** Source material **

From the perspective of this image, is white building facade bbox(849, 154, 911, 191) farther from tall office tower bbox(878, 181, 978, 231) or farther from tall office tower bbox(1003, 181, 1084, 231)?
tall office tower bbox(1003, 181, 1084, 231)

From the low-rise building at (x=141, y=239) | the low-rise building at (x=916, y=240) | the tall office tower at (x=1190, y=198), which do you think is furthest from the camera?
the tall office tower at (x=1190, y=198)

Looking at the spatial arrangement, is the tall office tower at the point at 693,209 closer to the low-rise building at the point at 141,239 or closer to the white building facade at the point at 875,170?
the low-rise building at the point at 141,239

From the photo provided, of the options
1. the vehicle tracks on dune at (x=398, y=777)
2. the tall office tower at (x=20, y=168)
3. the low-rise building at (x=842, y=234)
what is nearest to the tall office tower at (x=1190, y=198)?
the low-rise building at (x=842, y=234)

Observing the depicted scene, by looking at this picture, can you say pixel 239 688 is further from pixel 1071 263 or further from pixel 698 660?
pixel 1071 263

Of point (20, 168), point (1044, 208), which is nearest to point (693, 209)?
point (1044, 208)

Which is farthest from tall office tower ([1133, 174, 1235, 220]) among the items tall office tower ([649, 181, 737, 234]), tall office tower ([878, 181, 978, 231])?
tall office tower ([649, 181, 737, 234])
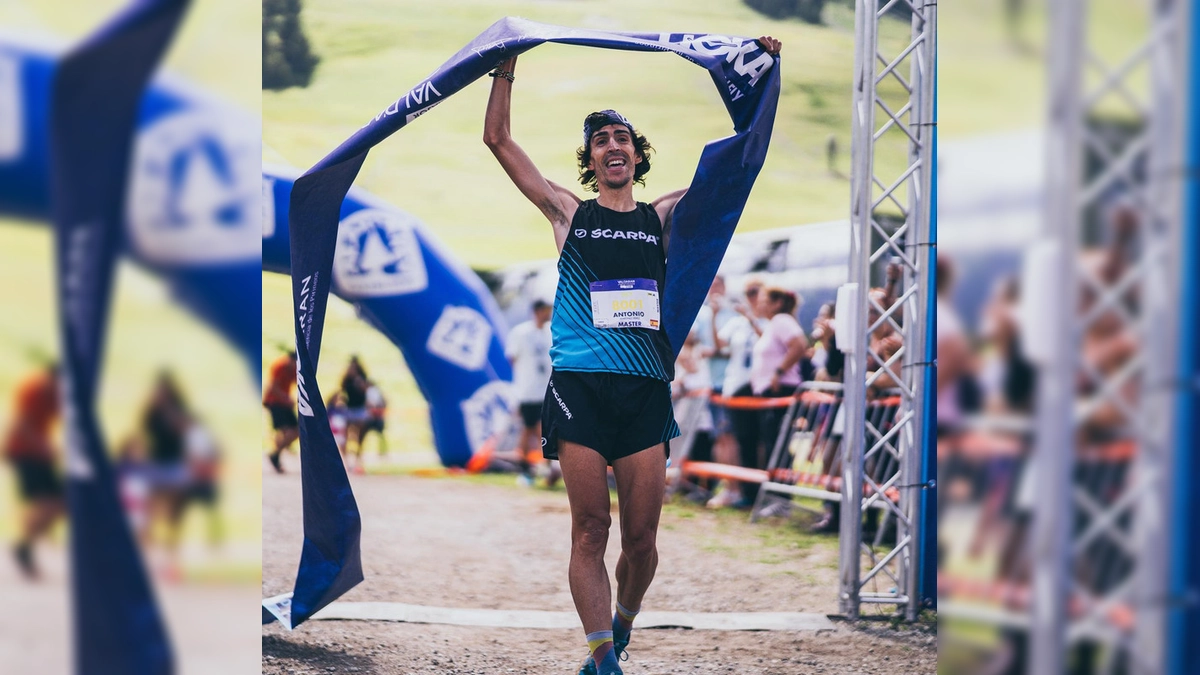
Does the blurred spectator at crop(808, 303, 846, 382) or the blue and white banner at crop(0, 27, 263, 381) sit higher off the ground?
the blue and white banner at crop(0, 27, 263, 381)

** Task objective **
Reproduce all of the entries above verbatim, omitting the pictures.

** Response to the exercise **
From the perspective of this image, is white building facade bbox(849, 154, 911, 191) farther from tall office tower bbox(878, 181, 978, 231) or farther from tall office tower bbox(1003, 181, 1084, 231)?
tall office tower bbox(1003, 181, 1084, 231)

From the low-rise building at (x=141, y=239) | the low-rise building at (x=916, y=240) | the tall office tower at (x=1190, y=198), which do you think is furthest from the camera?
the tall office tower at (x=1190, y=198)

Looking at the spatial arrangement, is the tall office tower at the point at 693,209 closer to the low-rise building at the point at 141,239 or closer to the white building facade at the point at 875,170?
the low-rise building at the point at 141,239

From the photo provided, of the options
1. the vehicle tracks on dune at (x=398, y=777)
2. the tall office tower at (x=20, y=168)
3. the low-rise building at (x=842, y=234)
what is nearest to the tall office tower at (x=1190, y=198)?
the low-rise building at (x=842, y=234)

Observing the depicted scene, by looking at this picture, can you say pixel 239 688 is further from pixel 1071 263 or further from pixel 698 660?
pixel 1071 263

Of point (20, 168), point (1044, 208), which is nearest to point (693, 209)?
point (1044, 208)

Which is farthest from tall office tower ([1133, 174, 1235, 220]) among the items tall office tower ([649, 181, 737, 234]), tall office tower ([878, 181, 978, 231])?
tall office tower ([649, 181, 737, 234])
Does the blurred spectator at crop(808, 303, 846, 382) or the blue and white banner at crop(0, 27, 263, 381) sit higher off the ground?
the blue and white banner at crop(0, 27, 263, 381)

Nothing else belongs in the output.